On Thu, 2 Oct 2003, Doug Henwood wrote:

> And it's taken about 2 years for 9/11 to wear off.

That's an important point.  Because it wasn't just 9/11.  It was 9/11,
followed by Afghanistan (and the automatic boost in support for the
president that comes with every war), followed by Iraq.  They've been
acting like they might invade Iraq at any moment around May 2002.  The war
in Iraq was followed by another presidential surge, which almost
immediately began to fall.  And interestingly, the Plame game took off at
almost the precise moment when his ratings hit 50% with a negative bullet.

Lastly, during the last two years there has been a fear on the liberal
side of the aisle that this bubble of war support was unpoppable because
they could always start another one.  Only in the last few months has it
been generally understood by people who don't follow military matters that
isn't true because we're completely out of troops.

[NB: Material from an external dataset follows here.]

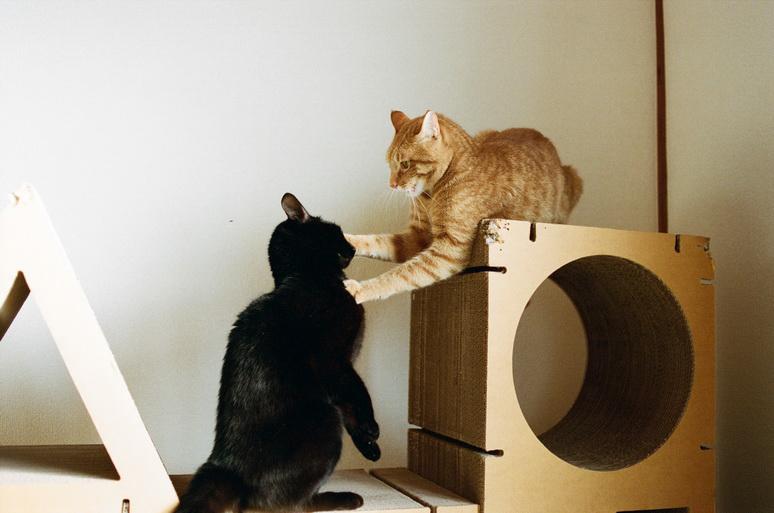 ケンカをする茶トラ猫と黒猫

In some ways, the Wilson Plame affair perfectly reflects the contours of
Bush's growing weakness.  It started a month after the fighting in Iraq
was declared done, when it was clear it wasn't done and there wasn't any
WMD.  Plame was exposed then, and it was mentioned that this was breaking
the law, but it the momentum ran out of the Yellowcake scandal before this
second stage took off.  What got it going again last week was a leak to
the Washington Post on September 28th that a Senior Administration
Official (a designation usually reserved for the top names in the
executive branch) contacted 6 different reporters with the Plame story,
and none of them picked it up except Novak.  That same story quoted the
official as saying it was done out of revenge.  And this new development
perfectly coincided with the tipping point of Bush's polls; the clear
failure of his televised address and the highlighting of that poll
decline; the trouble over the $87 billion request made in that speech; a
joint Congressional report that concluded decisively that the
administration had "no new intelligence" when it declared war on Iraq
(i.e., that it was all lies); and a report from David Kay that he had
found nothing.

Like Doug said, the more you look at it, the less surprising it looks.